School is full of conflict. This week we explore three conflicts in the classroom. Students and teachers use poetry and stories to reflect on moments of friction at school and help us understand why they matter.
In the first story, writer Jamila Reddy shares a poem about an elementary school conflict. Kids can be mean, even at a really young age. But why are they mean? And what is the lasting impact?
The second story is about identity and belonging, and it is about a nuance in Spanish grammar. Students Abigail Stern and Yen Nguyen sit down to talk with their Spanish teacher Brenda De Leon about a moment of conflict from earlier this year.
The last story is not so much about conflict as it is about overcoming conflict. Three high school students from the Poetic Justice program who never thought they would graduate are getting diplomas. This story is from four years ago and explores how students used poetry to empower themselves and excel in school.

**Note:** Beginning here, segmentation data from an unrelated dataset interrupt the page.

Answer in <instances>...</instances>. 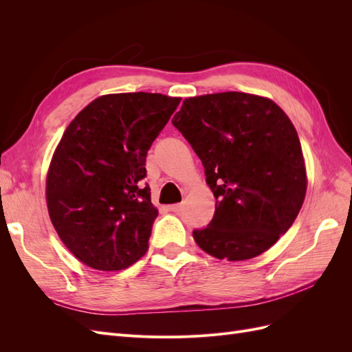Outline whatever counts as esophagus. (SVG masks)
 I'll use <instances>...</instances> for the list:
<instances>
[{"instance_id":"34e87169","label":"esophagus","mask_w":352,"mask_h":352,"mask_svg":"<svg viewBox=\"0 0 352 352\" xmlns=\"http://www.w3.org/2000/svg\"><path fill=\"white\" fill-rule=\"evenodd\" d=\"M168 210L173 211V212H179L180 210H182V206L180 204H173V206H168Z\"/></svg>"}]
</instances>
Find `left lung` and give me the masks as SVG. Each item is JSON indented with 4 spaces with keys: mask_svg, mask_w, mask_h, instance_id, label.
I'll return each instance as SVG.
<instances>
[{
    "mask_svg": "<svg viewBox=\"0 0 352 352\" xmlns=\"http://www.w3.org/2000/svg\"><path fill=\"white\" fill-rule=\"evenodd\" d=\"M172 123L206 168L214 217L194 230L198 247L219 260L257 257L292 226L307 192L300 138L270 98L219 92L185 98Z\"/></svg>",
    "mask_w": 352,
    "mask_h": 352,
    "instance_id": "1",
    "label": "left lung"
}]
</instances>
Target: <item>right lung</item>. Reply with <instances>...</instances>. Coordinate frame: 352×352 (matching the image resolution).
<instances>
[{
  "label": "right lung",
  "mask_w": 352,
  "mask_h": 352,
  "mask_svg": "<svg viewBox=\"0 0 352 352\" xmlns=\"http://www.w3.org/2000/svg\"><path fill=\"white\" fill-rule=\"evenodd\" d=\"M179 102L150 92L101 95L63 133L47 173L48 214L88 267L123 270L145 255L158 216L141 185L145 158Z\"/></svg>",
  "instance_id": "obj_1"
}]
</instances>
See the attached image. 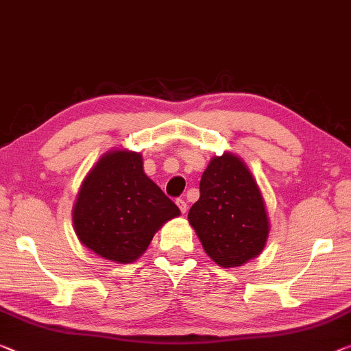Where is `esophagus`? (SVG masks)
<instances>
[{
  "label": "esophagus",
  "mask_w": 351,
  "mask_h": 351,
  "mask_svg": "<svg viewBox=\"0 0 351 351\" xmlns=\"http://www.w3.org/2000/svg\"><path fill=\"white\" fill-rule=\"evenodd\" d=\"M176 204H177V207L180 208V212H182V213H186V210H188V204H186L185 201H183V199H177Z\"/></svg>",
  "instance_id": "1"
}]
</instances>
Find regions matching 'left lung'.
I'll return each instance as SVG.
<instances>
[{
    "mask_svg": "<svg viewBox=\"0 0 351 351\" xmlns=\"http://www.w3.org/2000/svg\"><path fill=\"white\" fill-rule=\"evenodd\" d=\"M199 190L188 221L207 256L219 267L234 268L261 254L269 221L261 188L245 161L232 152L213 157Z\"/></svg>",
    "mask_w": 351,
    "mask_h": 351,
    "instance_id": "left-lung-1",
    "label": "left lung"
}]
</instances>
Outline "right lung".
Returning a JSON list of instances; mask_svg holds the SVG:
<instances>
[{
  "instance_id": "right-lung-1",
  "label": "right lung",
  "mask_w": 351,
  "mask_h": 351,
  "mask_svg": "<svg viewBox=\"0 0 351 351\" xmlns=\"http://www.w3.org/2000/svg\"><path fill=\"white\" fill-rule=\"evenodd\" d=\"M180 215L160 186L145 176L143 155L111 149L90 168L73 204L78 240L105 261L132 263L158 229Z\"/></svg>"
}]
</instances>
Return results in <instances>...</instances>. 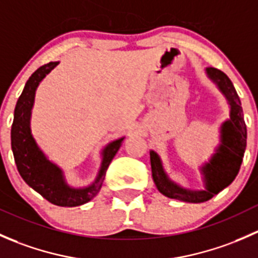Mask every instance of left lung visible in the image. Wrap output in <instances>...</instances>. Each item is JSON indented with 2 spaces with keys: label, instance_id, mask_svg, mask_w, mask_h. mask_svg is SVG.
Instances as JSON below:
<instances>
[{
  "label": "left lung",
  "instance_id": "8db88e82",
  "mask_svg": "<svg viewBox=\"0 0 258 258\" xmlns=\"http://www.w3.org/2000/svg\"><path fill=\"white\" fill-rule=\"evenodd\" d=\"M206 71L210 79L217 83L231 105L230 119L222 124V131H221L222 144L218 147L217 153H215V156L211 158L210 163L204 167L206 191H188L171 182L163 172L157 153L153 151L150 152L152 177L158 191L170 199H177L194 204L209 201L236 178L240 171L247 141V128L243 119L241 101L232 82L227 75L220 70L209 67Z\"/></svg>",
  "mask_w": 258,
  "mask_h": 258
}]
</instances>
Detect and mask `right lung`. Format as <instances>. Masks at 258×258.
Here are the masks:
<instances>
[{"instance_id":"1","label":"right lung","mask_w":258,"mask_h":258,"mask_svg":"<svg viewBox=\"0 0 258 258\" xmlns=\"http://www.w3.org/2000/svg\"><path fill=\"white\" fill-rule=\"evenodd\" d=\"M57 64L58 62L43 64L36 70L26 82L15 108L14 123L11 128V146L18 172L28 186L56 206L75 207L86 204L98 194L102 186V179L105 178L103 176L106 170L113 160L123 139L116 140L105 148L102 166L95 183L83 189L71 188L64 183L62 171L56 165L49 162L41 152L30 130L31 108L35 100L36 88L43 77Z\"/></svg>"}]
</instances>
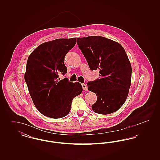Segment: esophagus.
<instances>
[{
  "mask_svg": "<svg viewBox=\"0 0 160 160\" xmlns=\"http://www.w3.org/2000/svg\"><path fill=\"white\" fill-rule=\"evenodd\" d=\"M82 88H83V89L85 91H88V87L85 84H82Z\"/></svg>",
  "mask_w": 160,
  "mask_h": 160,
  "instance_id": "obj_1",
  "label": "esophagus"
}]
</instances>
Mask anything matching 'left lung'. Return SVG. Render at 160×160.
Returning a JSON list of instances; mask_svg holds the SVG:
<instances>
[{
    "instance_id": "left-lung-1",
    "label": "left lung",
    "mask_w": 160,
    "mask_h": 160,
    "mask_svg": "<svg viewBox=\"0 0 160 160\" xmlns=\"http://www.w3.org/2000/svg\"><path fill=\"white\" fill-rule=\"evenodd\" d=\"M77 44L91 70L99 69L100 78L87 84L97 97L92 110L101 114L116 112L127 98L131 81V65L124 48L100 36L77 38Z\"/></svg>"
}]
</instances>
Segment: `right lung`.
Wrapping results in <instances>:
<instances>
[{"instance_id": "obj_1", "label": "right lung", "mask_w": 160, "mask_h": 160, "mask_svg": "<svg viewBox=\"0 0 160 160\" xmlns=\"http://www.w3.org/2000/svg\"><path fill=\"white\" fill-rule=\"evenodd\" d=\"M76 44V38L57 39L36 48L28 58L24 80L38 111L58 119L68 114L73 98L83 91L81 84L69 82L65 75V56Z\"/></svg>"}]
</instances>
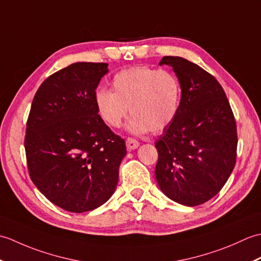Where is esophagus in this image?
Instances as JSON below:
<instances>
[{
    "instance_id": "34e87169",
    "label": "esophagus",
    "mask_w": 261,
    "mask_h": 261,
    "mask_svg": "<svg viewBox=\"0 0 261 261\" xmlns=\"http://www.w3.org/2000/svg\"><path fill=\"white\" fill-rule=\"evenodd\" d=\"M125 145H126V148L129 149V150H135V149H137L138 147H139V141H137L136 139H134V138H127L126 141H125Z\"/></svg>"
}]
</instances>
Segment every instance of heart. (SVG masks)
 Returning a JSON list of instances; mask_svg holds the SVG:
<instances>
[{
	"instance_id": "b5f03b06",
	"label": "heart",
	"mask_w": 261,
	"mask_h": 261,
	"mask_svg": "<svg viewBox=\"0 0 261 261\" xmlns=\"http://www.w3.org/2000/svg\"><path fill=\"white\" fill-rule=\"evenodd\" d=\"M180 103V84L168 70L134 66L116 73L111 91L98 88L94 105L99 118L111 127H119L127 114L125 129L132 135L150 130L159 134L176 118Z\"/></svg>"
}]
</instances>
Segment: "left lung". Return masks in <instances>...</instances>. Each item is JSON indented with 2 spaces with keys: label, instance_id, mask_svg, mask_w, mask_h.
I'll use <instances>...</instances> for the list:
<instances>
[{
  "label": "left lung",
  "instance_id": "8db88e82",
  "mask_svg": "<svg viewBox=\"0 0 261 261\" xmlns=\"http://www.w3.org/2000/svg\"><path fill=\"white\" fill-rule=\"evenodd\" d=\"M181 96L176 118L154 143L159 188L185 206L207 202L230 177L237 157V125L230 103L214 77L181 57L165 56Z\"/></svg>",
  "mask_w": 261,
  "mask_h": 261
}]
</instances>
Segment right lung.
Returning a JSON list of instances; mask_svg holds the SVG:
<instances>
[{
	"label": "right lung",
	"instance_id": "obj_1",
	"mask_svg": "<svg viewBox=\"0 0 261 261\" xmlns=\"http://www.w3.org/2000/svg\"><path fill=\"white\" fill-rule=\"evenodd\" d=\"M105 63H75L38 88L27 122L24 148L33 184L65 211L101 206L119 180L125 142L99 118L94 94Z\"/></svg>",
	"mask_w": 261,
	"mask_h": 261
}]
</instances>
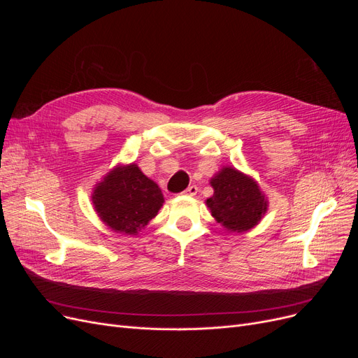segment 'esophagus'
Masks as SVG:
<instances>
[{
	"label": "esophagus",
	"mask_w": 358,
	"mask_h": 358,
	"mask_svg": "<svg viewBox=\"0 0 358 358\" xmlns=\"http://www.w3.org/2000/svg\"><path fill=\"white\" fill-rule=\"evenodd\" d=\"M197 187L196 185H190V187H187V189L184 190V194L185 196H196L197 194Z\"/></svg>",
	"instance_id": "obj_1"
}]
</instances>
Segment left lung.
<instances>
[{
  "mask_svg": "<svg viewBox=\"0 0 358 358\" xmlns=\"http://www.w3.org/2000/svg\"><path fill=\"white\" fill-rule=\"evenodd\" d=\"M213 196L206 200L212 216L229 232L242 234L257 227L268 201L257 181L236 168L224 166L210 180Z\"/></svg>",
  "mask_w": 358,
  "mask_h": 358,
  "instance_id": "1",
  "label": "left lung"
}]
</instances>
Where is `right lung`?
<instances>
[{
  "instance_id": "1",
  "label": "right lung",
  "mask_w": 358,
  "mask_h": 358,
  "mask_svg": "<svg viewBox=\"0 0 358 358\" xmlns=\"http://www.w3.org/2000/svg\"><path fill=\"white\" fill-rule=\"evenodd\" d=\"M94 209L107 227L119 234L136 235L158 215L164 196L157 182L136 164L117 165L94 187Z\"/></svg>"
}]
</instances>
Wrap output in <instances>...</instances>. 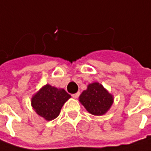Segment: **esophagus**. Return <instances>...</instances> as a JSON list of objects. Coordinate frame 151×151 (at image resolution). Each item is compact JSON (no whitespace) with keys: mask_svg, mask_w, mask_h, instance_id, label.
<instances>
[{"mask_svg":"<svg viewBox=\"0 0 151 151\" xmlns=\"http://www.w3.org/2000/svg\"><path fill=\"white\" fill-rule=\"evenodd\" d=\"M80 95V93L79 92H78V93H74V94H73L72 96H73V97H74V98H78V97H79Z\"/></svg>","mask_w":151,"mask_h":151,"instance_id":"esophagus-1","label":"esophagus"}]
</instances>
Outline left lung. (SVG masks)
Instances as JSON below:
<instances>
[{
    "label": "left lung",
    "instance_id": "1",
    "mask_svg": "<svg viewBox=\"0 0 151 151\" xmlns=\"http://www.w3.org/2000/svg\"><path fill=\"white\" fill-rule=\"evenodd\" d=\"M79 101L91 114H105L113 102V97L98 83L89 84L88 89L80 95Z\"/></svg>",
    "mask_w": 151,
    "mask_h": 151
}]
</instances>
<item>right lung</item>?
I'll return each mask as SVG.
<instances>
[{
  "label": "right lung",
  "mask_w": 151,
  "mask_h": 151,
  "mask_svg": "<svg viewBox=\"0 0 151 151\" xmlns=\"http://www.w3.org/2000/svg\"><path fill=\"white\" fill-rule=\"evenodd\" d=\"M70 97L64 89H58L47 84L33 97L31 103L40 116L51 121L59 115L62 106Z\"/></svg>",
  "instance_id": "1"
}]
</instances>
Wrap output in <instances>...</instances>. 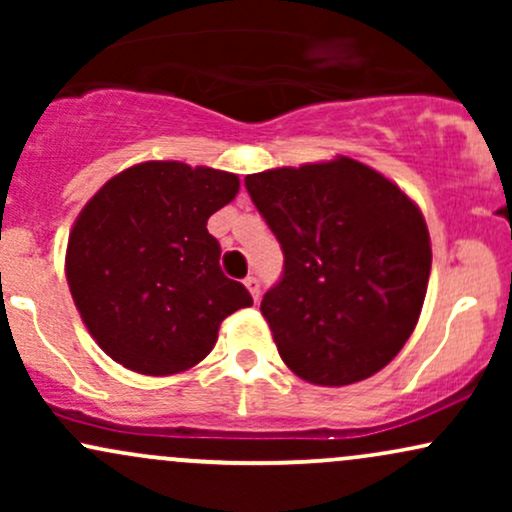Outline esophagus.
<instances>
[{"label":"esophagus","mask_w":512,"mask_h":512,"mask_svg":"<svg viewBox=\"0 0 512 512\" xmlns=\"http://www.w3.org/2000/svg\"><path fill=\"white\" fill-rule=\"evenodd\" d=\"M245 286H248V291L252 293V298H255V303L260 301V279H257V276H248V279H245Z\"/></svg>","instance_id":"1"}]
</instances>
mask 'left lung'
<instances>
[{
    "mask_svg": "<svg viewBox=\"0 0 512 512\" xmlns=\"http://www.w3.org/2000/svg\"><path fill=\"white\" fill-rule=\"evenodd\" d=\"M284 250L262 315L298 378L351 385L399 354L421 315L431 238L419 207L354 158L245 178Z\"/></svg>",
    "mask_w": 512,
    "mask_h": 512,
    "instance_id": "obj_1",
    "label": "left lung"
}]
</instances>
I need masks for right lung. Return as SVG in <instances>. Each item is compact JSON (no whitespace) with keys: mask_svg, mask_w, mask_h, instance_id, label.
I'll use <instances>...</instances> for the list:
<instances>
[{"mask_svg":"<svg viewBox=\"0 0 512 512\" xmlns=\"http://www.w3.org/2000/svg\"><path fill=\"white\" fill-rule=\"evenodd\" d=\"M238 175L146 161L108 180L76 219L67 281L81 320L113 361L173 375L214 349L221 322L252 296L221 272L207 231L238 195Z\"/></svg>","mask_w":512,"mask_h":512,"instance_id":"1","label":"right lung"}]
</instances>
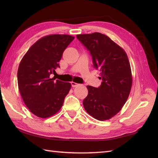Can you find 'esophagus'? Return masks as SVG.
Here are the masks:
<instances>
[{"instance_id":"34e87169","label":"esophagus","mask_w":158,"mask_h":158,"mask_svg":"<svg viewBox=\"0 0 158 158\" xmlns=\"http://www.w3.org/2000/svg\"><path fill=\"white\" fill-rule=\"evenodd\" d=\"M71 85H72V87H73V88H75V87H77V86L79 85V83H77L74 82V81L71 82Z\"/></svg>"}]
</instances>
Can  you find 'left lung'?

The classroom is a crucible. It is a place that defines us. And it is a place where we stretch who we are and what we are capable of in this world. But it is also a reflection of the world around us that includes the hurt we cause each other. The conflicts we encounter in school, they pull us down, but they also teach us how to persevere. In the midst of these conflicts, the power of stories emerge. Our stories are a bridge, a beacon, and an empowering force. In the midst of conflict, our stories connect us.